# Aim of the task
Copy the arrow-alignment thread between "my question is" and "by taking swags??", inclusive, and switch "swags" to "guesses".

# arrow to nock alignment



## jetthelooter (Feb 9, 2009)

saturday nite i was sitting in front of my TV with my bow and all my arrows watching NCIS. i was thinking about why i was getting flyers a lot. i was running my arrows as close as i could to level from anocked positon through the rest and was feeling the fletching hang on the rest pad material. it would give a little jump then ride over the rest as i slowly moved the arrow as if it was being fired. 

my fletchings were set so the cock feather was 90 degrees to the string. i set to rotating the feathers about 10 to 15 degrees so the cock feather was rotated more down. i then tried shooting again the next day and the arrows started grouping much much much better. by rotating them a little i had the part where the feather was glued to the shaft hitting the rest at such an angle the joint had room to clear the rest without that "bump".

my question is does anyone have a method to getting the nocks rotated the same in relation to the fletching the same for each arrow other than by taking swags??


----------



## ravensgait (Sep 23, 2006)

# Records
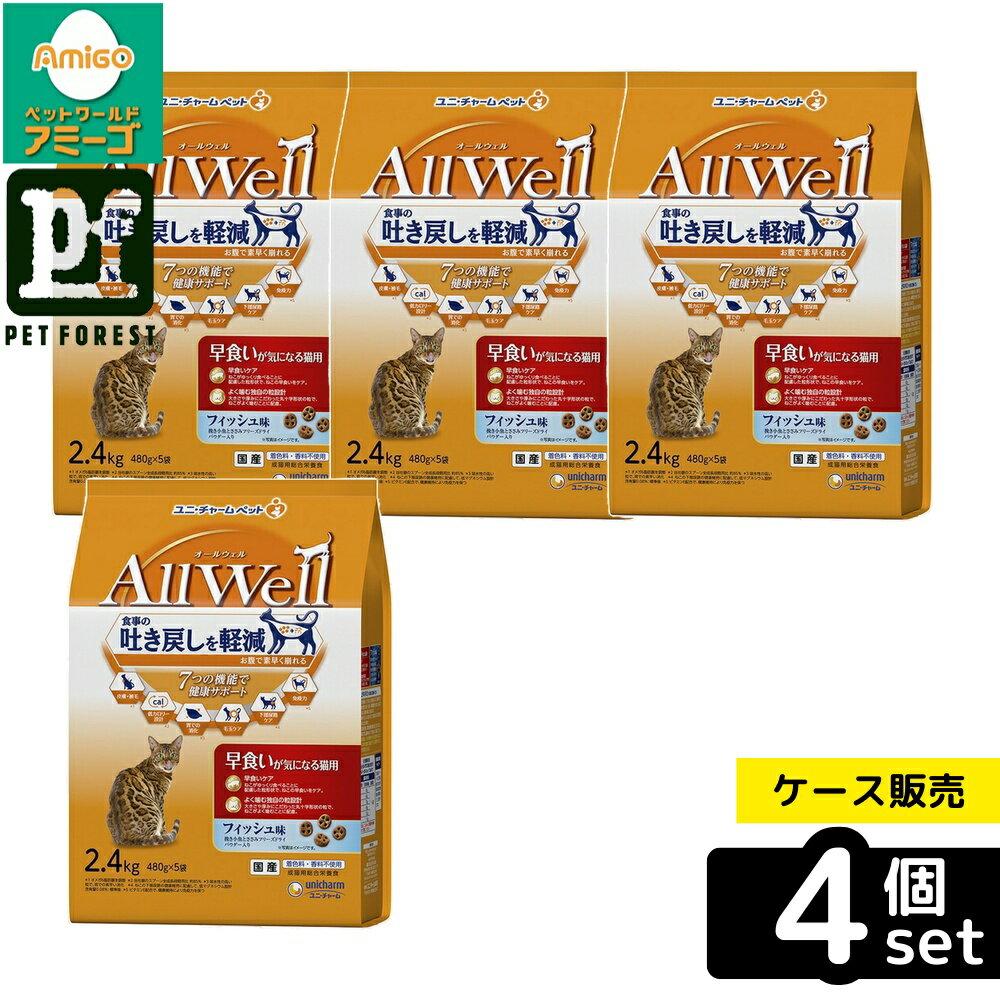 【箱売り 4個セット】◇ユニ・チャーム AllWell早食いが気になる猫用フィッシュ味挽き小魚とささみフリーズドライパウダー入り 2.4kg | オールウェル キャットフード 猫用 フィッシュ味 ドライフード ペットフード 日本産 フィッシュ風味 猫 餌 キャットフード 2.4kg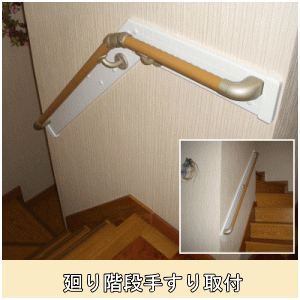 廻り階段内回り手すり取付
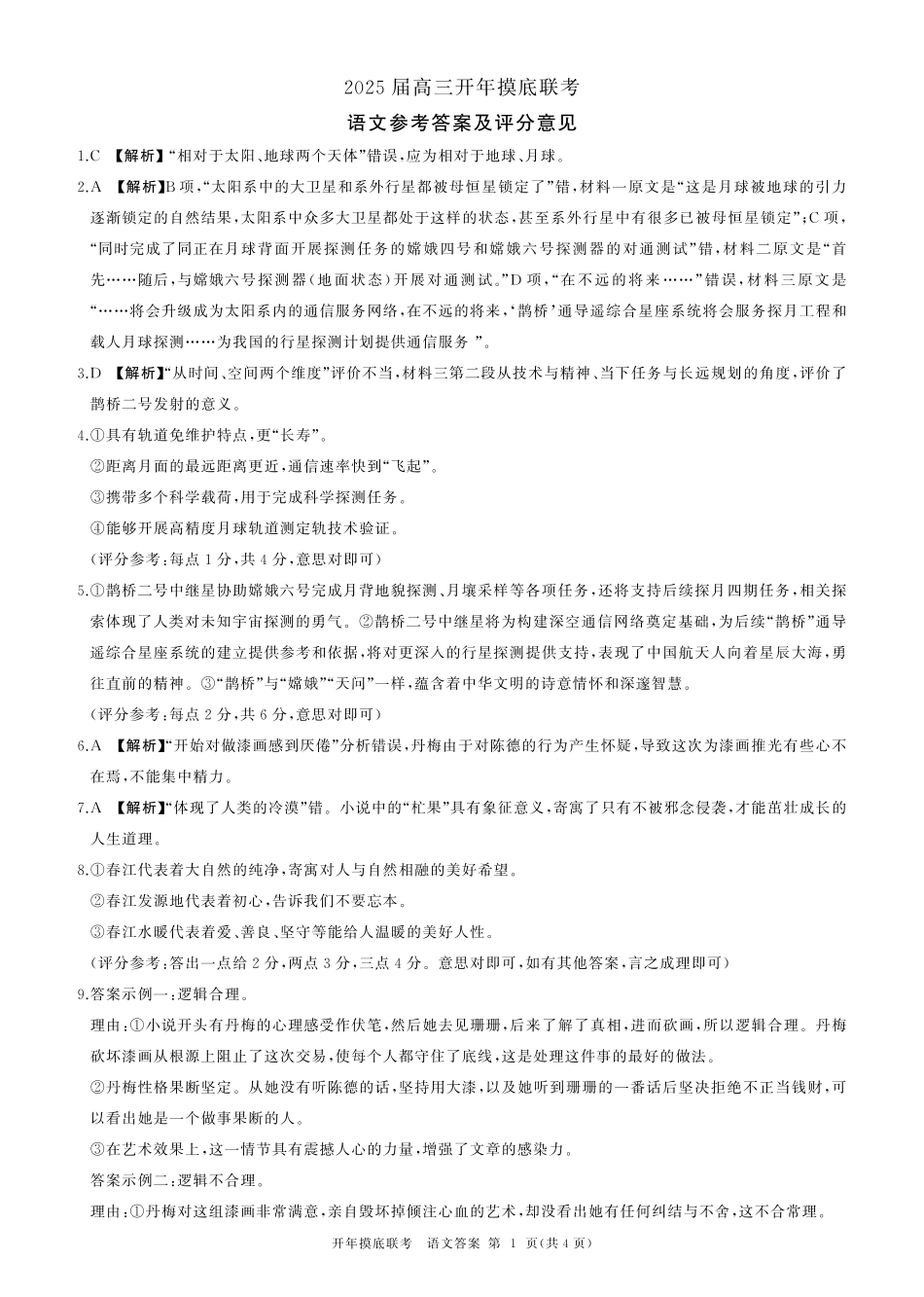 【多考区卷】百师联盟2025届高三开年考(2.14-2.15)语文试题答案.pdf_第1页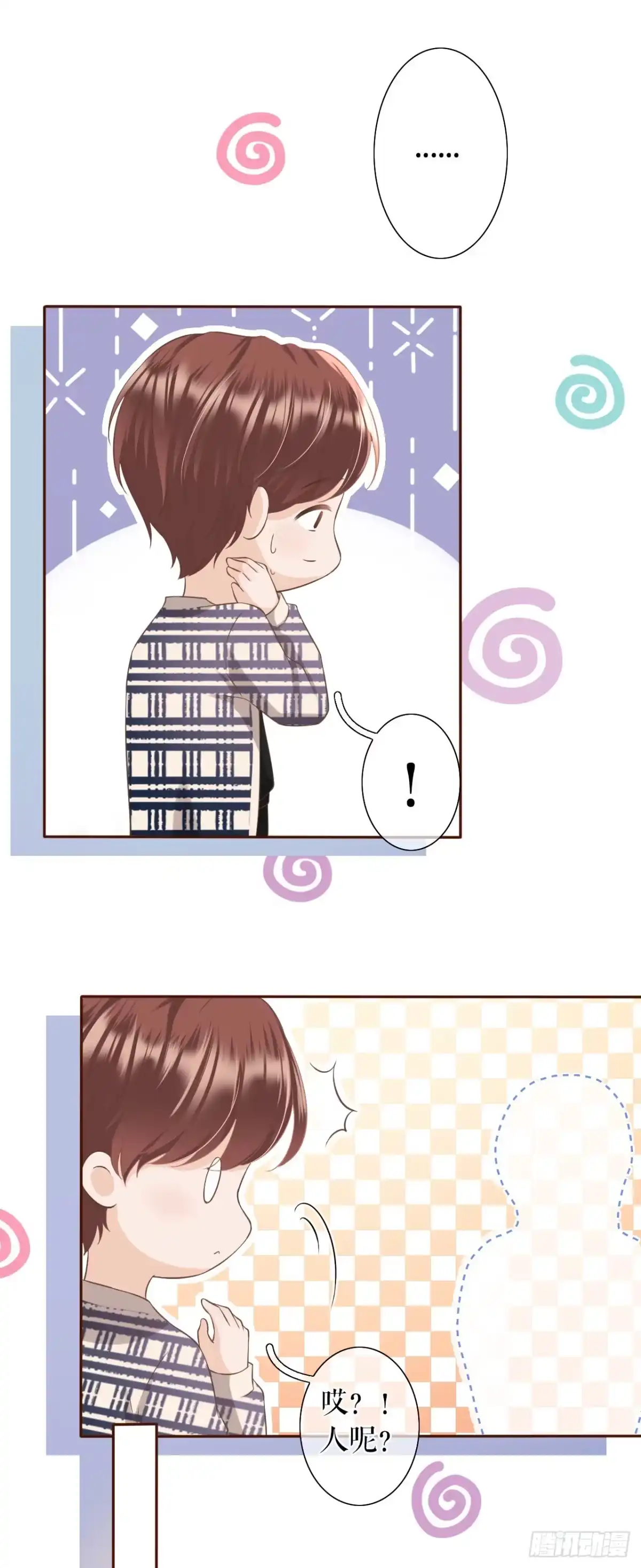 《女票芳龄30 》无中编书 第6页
==
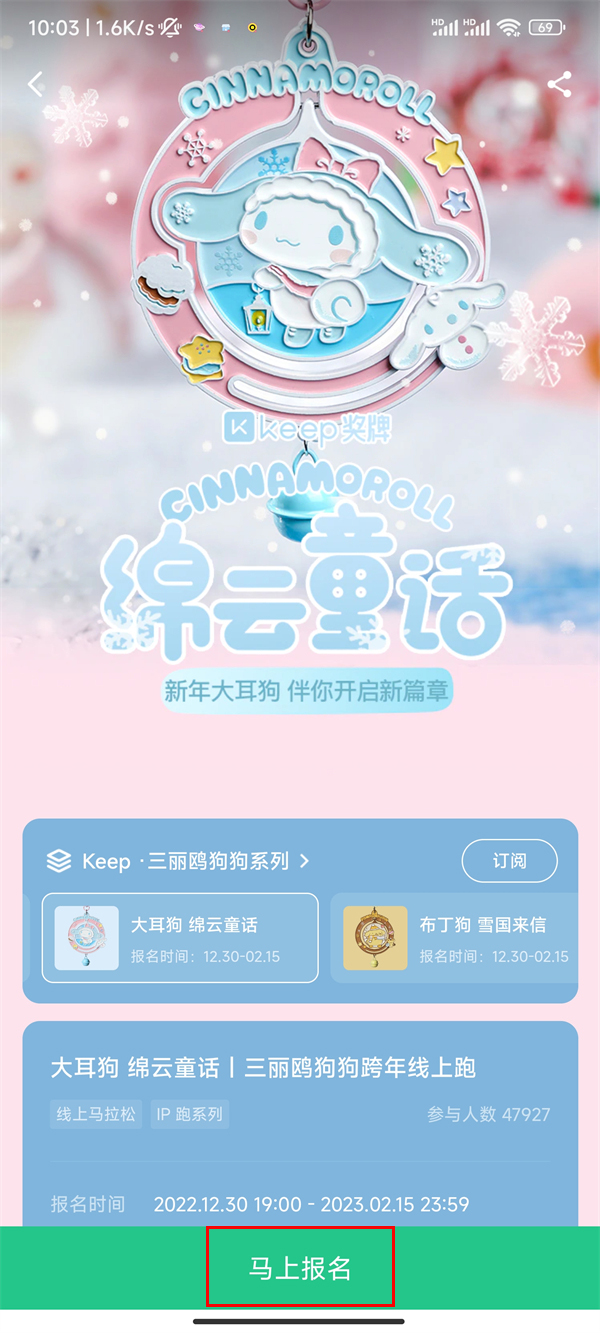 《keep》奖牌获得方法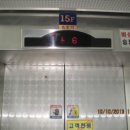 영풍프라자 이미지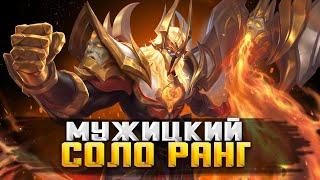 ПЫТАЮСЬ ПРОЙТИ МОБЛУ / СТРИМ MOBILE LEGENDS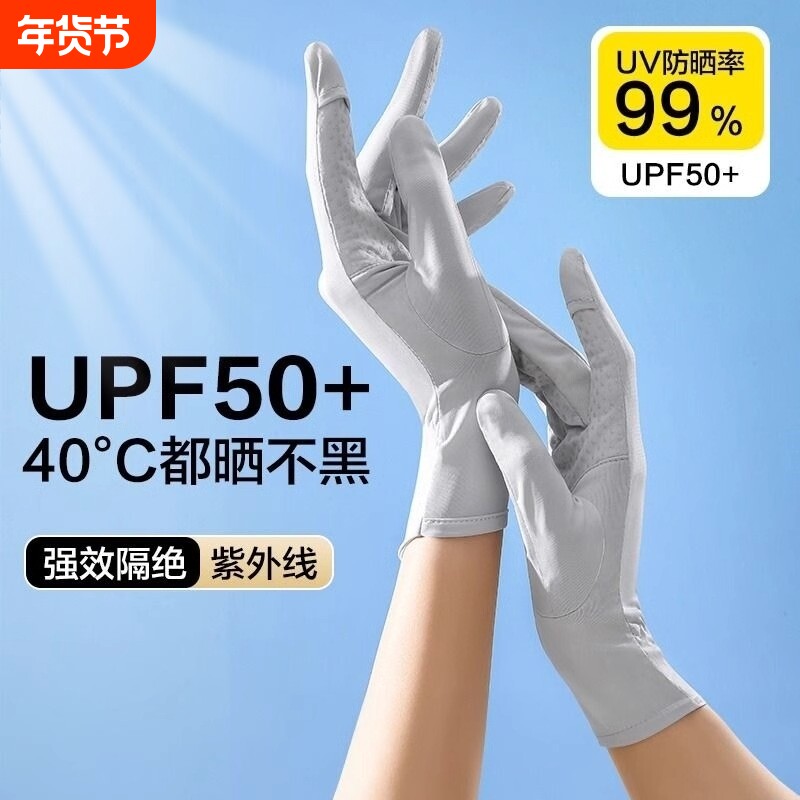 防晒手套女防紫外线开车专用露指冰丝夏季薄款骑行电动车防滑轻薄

# Reply to the exercise
my question is does anyone have a method to getting the nocks rotated the same in relation to the fletching the same for each arrow other than by taking guesses??